Venezuelan ownership of the country's most valuable overseas asset may rest on opposition leadership convincing a US court that it restored refiner Citgo's independence and remains a US foreign policy priority.

Attorneys for Venezuela's US-recognized opposition government argued yesterday that National Assembly leader Juan Guaido halted actions under president Nicolas Maduro that the US District of Delaware and appellate courts ruled exposed the 769,000 b/d US refining system to Venezuela's substantial debts. The US and dozens of western governments recognize Guaido as the interim president of the country, and US courts have over the past year accepted his attorneys as representing Venezuela.

The court should recognize that change and not interfere with US executive branch policy protecting Citgo from seizure. It did not matter whether Venezuelan president Nicolas Maduro — who continues to control the country — still exerted inappropriate day-to-day control within Venezuela over the national oil company and Citgo parent, PdV, attorneys argued. The US-recognized government of Venezuela did not, and so Citgo's exposure to Venezuelan debts no longer existed.

"It would make no sense to press ahead with the additional judicial process needed to prepare for execution on PdV's property," attorneys argued, "even though that determination no longer has a valid basis."

Guaido's attorneys have made similar arguments in multiple cases still churning toward decisions in New York, the District of Columbia and Delaware, all threatening to scatter Citgo's ownership to Venezuela's creditors. The decisions imperil a Venezuelan institution that represents both future sources of revenue and the only demonstration so far of opposition control since Guaido was recognized as interim president in January 2019.

Auction process recommended

Defunct Canadian mining firm Crystallex yesterday recommended an auction offering ownership stakes of Citgo increasing by 5pc until bidders fulfill the company's $1.4bn arbitration judgment. The company, controlled by New York hedge fund Tenor, has sought compensation for mining rights and projects in Venezuela expropriated under former president Hugo Chavez. Approval of the auction process could open a flood of similar sales for any remaining shares to satisfy more than $150bn in outstanding Venezuelan debts.

Crystallex's proposed auction would begin at 10pc of available shares but likely would climb to 100pc ownership "as few potential bidders are likely to be interested in becoming business partners with Venezuela," Crystallex said.

Outside estimates of Citgo's liquidated value have ranged from $1bn to $9bn. The opposition says its experts estimated Citgo's value at $10bn to $13bn. Crystallex recommended advertising the auction to US independent refiners and oil majors, major international trading houses and private equity firms.

◆ Objective A
In the Citgo article above, condense the paragraph beginning "Defunct Canadian mining firm Crystallex" into a short bulleted list that keeps its main facts.
◆ Objective B
According to the Citgo article above, what range did outside estimates of Citgo's liquidated value cover?
◆ Objective C
Write the next paragraph of the Citgo article, starting after its final sentence.

◆ Records supplied
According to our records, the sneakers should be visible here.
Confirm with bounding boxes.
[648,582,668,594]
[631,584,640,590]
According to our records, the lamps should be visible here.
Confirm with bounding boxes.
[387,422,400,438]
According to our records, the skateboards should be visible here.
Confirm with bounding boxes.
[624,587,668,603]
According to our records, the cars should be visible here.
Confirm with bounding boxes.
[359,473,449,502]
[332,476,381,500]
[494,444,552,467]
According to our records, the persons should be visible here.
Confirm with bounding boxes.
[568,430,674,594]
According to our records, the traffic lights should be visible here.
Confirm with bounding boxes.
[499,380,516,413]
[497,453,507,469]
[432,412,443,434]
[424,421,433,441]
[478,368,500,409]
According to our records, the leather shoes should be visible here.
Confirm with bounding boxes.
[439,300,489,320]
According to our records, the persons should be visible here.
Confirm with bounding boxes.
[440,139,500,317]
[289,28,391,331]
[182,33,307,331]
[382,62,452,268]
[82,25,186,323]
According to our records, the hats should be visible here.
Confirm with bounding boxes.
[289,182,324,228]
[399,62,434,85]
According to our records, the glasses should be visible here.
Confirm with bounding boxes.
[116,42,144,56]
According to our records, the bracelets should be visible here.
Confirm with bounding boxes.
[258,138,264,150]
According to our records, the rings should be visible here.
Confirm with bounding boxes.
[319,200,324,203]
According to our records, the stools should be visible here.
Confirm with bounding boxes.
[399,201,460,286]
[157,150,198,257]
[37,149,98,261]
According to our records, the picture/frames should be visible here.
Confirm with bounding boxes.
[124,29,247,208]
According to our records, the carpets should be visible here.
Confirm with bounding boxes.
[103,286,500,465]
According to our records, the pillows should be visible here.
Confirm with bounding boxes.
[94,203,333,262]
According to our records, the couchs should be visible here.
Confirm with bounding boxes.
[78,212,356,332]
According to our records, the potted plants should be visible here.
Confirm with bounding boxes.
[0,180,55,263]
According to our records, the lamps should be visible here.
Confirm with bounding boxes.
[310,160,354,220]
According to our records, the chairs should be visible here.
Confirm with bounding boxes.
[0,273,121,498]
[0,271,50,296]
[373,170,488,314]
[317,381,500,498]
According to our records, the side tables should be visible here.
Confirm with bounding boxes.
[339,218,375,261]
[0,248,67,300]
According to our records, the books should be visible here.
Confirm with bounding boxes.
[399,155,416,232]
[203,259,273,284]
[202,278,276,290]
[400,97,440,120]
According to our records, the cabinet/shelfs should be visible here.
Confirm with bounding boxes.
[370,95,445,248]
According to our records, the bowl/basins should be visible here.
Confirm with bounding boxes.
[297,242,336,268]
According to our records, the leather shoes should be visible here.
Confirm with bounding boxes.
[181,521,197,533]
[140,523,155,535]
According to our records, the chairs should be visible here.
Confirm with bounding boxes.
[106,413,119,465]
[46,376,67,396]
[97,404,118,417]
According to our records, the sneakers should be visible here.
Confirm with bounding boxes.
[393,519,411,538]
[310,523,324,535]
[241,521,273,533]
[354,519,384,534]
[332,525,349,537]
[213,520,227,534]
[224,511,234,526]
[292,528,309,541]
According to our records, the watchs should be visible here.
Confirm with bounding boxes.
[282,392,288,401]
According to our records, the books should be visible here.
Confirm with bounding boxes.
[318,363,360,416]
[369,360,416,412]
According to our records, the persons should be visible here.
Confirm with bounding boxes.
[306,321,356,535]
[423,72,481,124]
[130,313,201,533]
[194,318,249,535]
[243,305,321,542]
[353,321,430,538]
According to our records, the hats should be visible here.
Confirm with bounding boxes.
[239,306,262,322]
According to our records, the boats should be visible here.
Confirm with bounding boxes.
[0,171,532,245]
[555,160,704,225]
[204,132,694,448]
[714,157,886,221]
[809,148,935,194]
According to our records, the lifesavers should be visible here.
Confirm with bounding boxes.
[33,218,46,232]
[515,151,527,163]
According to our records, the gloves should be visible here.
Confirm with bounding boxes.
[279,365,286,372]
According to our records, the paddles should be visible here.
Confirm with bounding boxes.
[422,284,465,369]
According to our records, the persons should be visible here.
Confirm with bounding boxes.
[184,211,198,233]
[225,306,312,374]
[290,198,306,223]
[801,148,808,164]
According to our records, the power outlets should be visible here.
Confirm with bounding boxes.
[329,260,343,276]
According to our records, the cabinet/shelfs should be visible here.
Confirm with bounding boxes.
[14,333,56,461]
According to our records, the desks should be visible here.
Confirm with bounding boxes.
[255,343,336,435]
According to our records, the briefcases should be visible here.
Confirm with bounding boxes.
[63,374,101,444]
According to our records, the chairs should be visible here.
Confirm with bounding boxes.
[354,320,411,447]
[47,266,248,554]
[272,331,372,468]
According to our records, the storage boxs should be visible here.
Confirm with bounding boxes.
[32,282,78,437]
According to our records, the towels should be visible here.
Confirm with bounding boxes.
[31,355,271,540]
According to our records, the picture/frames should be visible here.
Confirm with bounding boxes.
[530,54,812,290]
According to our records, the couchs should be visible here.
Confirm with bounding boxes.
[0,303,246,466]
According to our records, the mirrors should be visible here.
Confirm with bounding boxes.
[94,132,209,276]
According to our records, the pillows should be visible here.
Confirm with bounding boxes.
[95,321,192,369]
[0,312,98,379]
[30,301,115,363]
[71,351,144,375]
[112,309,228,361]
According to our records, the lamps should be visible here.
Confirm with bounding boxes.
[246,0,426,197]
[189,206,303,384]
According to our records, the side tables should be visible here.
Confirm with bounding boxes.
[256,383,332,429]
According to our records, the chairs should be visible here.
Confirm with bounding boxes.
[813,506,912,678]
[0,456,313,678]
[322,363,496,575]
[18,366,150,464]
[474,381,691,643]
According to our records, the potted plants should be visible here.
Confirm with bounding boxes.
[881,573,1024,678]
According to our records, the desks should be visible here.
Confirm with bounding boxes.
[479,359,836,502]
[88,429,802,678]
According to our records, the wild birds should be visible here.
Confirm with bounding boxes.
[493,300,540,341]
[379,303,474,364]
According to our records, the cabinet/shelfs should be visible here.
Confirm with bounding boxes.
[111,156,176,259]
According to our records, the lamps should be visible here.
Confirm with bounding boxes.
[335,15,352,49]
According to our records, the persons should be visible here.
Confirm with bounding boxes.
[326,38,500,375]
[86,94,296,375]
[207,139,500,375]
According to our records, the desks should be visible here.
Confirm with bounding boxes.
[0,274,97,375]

◆ Output A
- Crystallex, a defunct Canadian mining firm controlled by New York hedge fund Tenor, recommended auctioning Citgo ownership stakes in 5pc increments until bidders cover its $1.4bn arbitration judgment.
- The judgment compensates for mining rights and projects in Venezuela expropriated under former president Hugo Chavez.
- Approving the auction could trigger similar sales of remaining shares to satisfy more than $150bn in outstanding Venezuelan debts.

◆ Output B
From $1bn to $9bn.

◆ Output C
Guaido's team requested that any sale only satisfy the Crystallex debt and leave as much of Citgo as possible under Venezuelan control. The opposition government has pushed instead for talks restructuring all debts instead of a sale. Citgo revenues would be essential to recovering the Venezuelan economy and paying those debts, the opposition says.

The Delaware court could make the sale contingent on receiving approval from the US Treasury department, which froze any change in Citgo ownership as part of sanctions imposed last year on PdV. Carlos Vecchio, Guaido's ambassador to the US, said today that he was "fully confident" those protections would remain in place.

The proposals follow a discarded settlement agreement and nearly two years of appeals fighting a decision that exposed Citgo in US courts to Venezuela's significant debts. Such subsidiaries usually enjoy a paper wall from those entanglements. But Venezuela's extensive control over the day-to-day operations of national oil firm PdV and proclivity to leverage its most valuable overseas asset left its US refining subsidiary vulnerable as an alter ego, the court found.

The Third Circuit Court of Appeals in Philadelphia, Pennsylvania, upheld the rare piercing of Citgo's shield last year, and the US Supreme Court passed on hearing the case this spring.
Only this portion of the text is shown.